M. le président. Le sous-amendement n° 531 rectifié, présenté par MM. Repentin et Raoul, Mmes Herviaux, San Vicente-Baudrin, Voynet et Khiari, MM. Caffet, Courteau, Lagauche, Ries et Godefroy, Mmes M. André et Ghali, MM. Collombat, Jeannerot et Patient, Mme Alquier et les membres du groupe Socialiste, apparentés et rattachés, est ainsi libellé :
Compléter la seconde phrase du troisième alinéa de l'amendement n° 85 par les mots :
après avis des associations représentatives des Établissements publics de coopération intercommunale
La parole est à M. Daniel Raoul.
M. Daniel Raoul. Il s’agit de permettre aux associations représentatives des intercommunalités de donner un avis sur la liste des communes comprises dans les zones où pourront être construits des logements au titre des dispositifs de défiscalisation.
Madame la ministre, monsieur le rapporteur, en ce qui concerne cet article, tout dépendra du décret. Si vous réduisez le nombre de zones, mais que vous augmentez parallèlement leur étendue, le recentrage que vous proposez ne servira à rien.
Nous souhaitons donc, pour le moins, que les associations précitées travaillent avec vos services afin que les zones soient définies au mieux.
M. le président. L'amendement n° 196, présenté par Mme Terrade, M. Danglot, Mme Didier, M. Le Cam, Mme Schurch et les membres du groupe Communiste Républicain et Citoyen et rattaché, est ainsi libellé :
Rédiger comme suit le I de cet article :
I. Le h du 1° du I de l'article 31 du code général des impôts est abrogé à compter de la publication de la loi n° .... du .... de mobilisation pour le logement et la lutte contre l'exclusion.
La parole est à Mme Évelyne Didier.
Mme Évelyne Didier. Nous proposons de supprimer le dispositif d’amortissement Robien, qui consiste à octroyer des réductions d’impôt substantielles aux particuliers achetant des logements en vue de les louer. Ce dispositif est un véritable échec au regard de la politique du logement telle que nous la comprenons.
En effet, cette mesure en faveur des promoteurs et des investisseurs ne comporte aucune contrepartie sociale, ou alors une contrepartie très faible : un plafond de loyer au niveau du marché et aucun plafond de ressources pour les locataires titulaires du bail.
Aujourd’hui, la raréfaction de la construction neuve, l’absence d’offre adaptée et l’importance de la demande en matière de logement social conduisent à un engorgement des demandes de logement.
Face à cette situation de blocage, vous proposez, comme hier, un développement de l’offre sur des territoires et un créneau spécifiques, avec l’idée de procéder à un recentrage des dispositifs.
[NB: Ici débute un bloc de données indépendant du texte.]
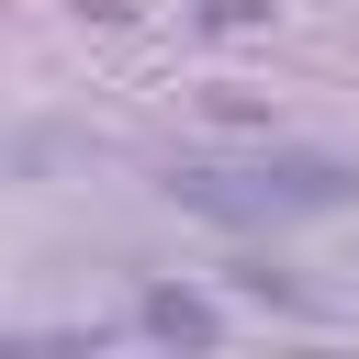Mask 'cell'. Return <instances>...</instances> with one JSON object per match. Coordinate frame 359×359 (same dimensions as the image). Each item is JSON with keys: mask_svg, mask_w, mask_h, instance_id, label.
Wrapping results in <instances>:
<instances>
[{"mask_svg": "<svg viewBox=\"0 0 359 359\" xmlns=\"http://www.w3.org/2000/svg\"><path fill=\"white\" fill-rule=\"evenodd\" d=\"M202 112L213 123H269V101H247V90H202Z\"/></svg>", "mask_w": 359, "mask_h": 359, "instance_id": "cell-5", "label": "cell"}, {"mask_svg": "<svg viewBox=\"0 0 359 359\" xmlns=\"http://www.w3.org/2000/svg\"><path fill=\"white\" fill-rule=\"evenodd\" d=\"M135 325H146L157 348H224V314H213L202 292H180V280H146V292H135Z\"/></svg>", "mask_w": 359, "mask_h": 359, "instance_id": "cell-2", "label": "cell"}, {"mask_svg": "<svg viewBox=\"0 0 359 359\" xmlns=\"http://www.w3.org/2000/svg\"><path fill=\"white\" fill-rule=\"evenodd\" d=\"M168 202L202 213V224H292V213L359 202V168H348V157H258V168L191 157V168H168Z\"/></svg>", "mask_w": 359, "mask_h": 359, "instance_id": "cell-1", "label": "cell"}, {"mask_svg": "<svg viewBox=\"0 0 359 359\" xmlns=\"http://www.w3.org/2000/svg\"><path fill=\"white\" fill-rule=\"evenodd\" d=\"M224 280H236L247 303H280V314H314V292H303V280H292L280 258H258V247H247V258H224Z\"/></svg>", "mask_w": 359, "mask_h": 359, "instance_id": "cell-3", "label": "cell"}, {"mask_svg": "<svg viewBox=\"0 0 359 359\" xmlns=\"http://www.w3.org/2000/svg\"><path fill=\"white\" fill-rule=\"evenodd\" d=\"M269 0H202V34H258Z\"/></svg>", "mask_w": 359, "mask_h": 359, "instance_id": "cell-4", "label": "cell"}]
</instances>
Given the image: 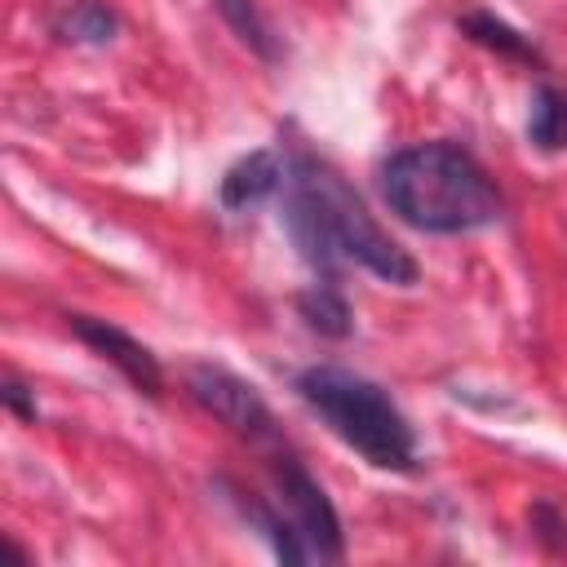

Pour nous, c’est une erreur.
Rappelons encore une fois que, du fait des exonérations fiscales, l’État consacre dans son budget en moyenne 33 000 euros à chaque logement relevant du Robien, ce qui représente chaque année une dépense d’environ 400 millions d’euros. À titre de comparaison, l’État consacre tout au plus 20 000 euros à la construction d’un logement social.
Ce projet de loi prend acte de l’échec des programmes Robien sans en tirer les leçons. Vous persistez dans votre démarche et vous recentrez le dispositif en laissant croire qu’il aura ainsi des conséquences différentes. C’est là une aberration qui coûtera cher à l’État et aux contribuables.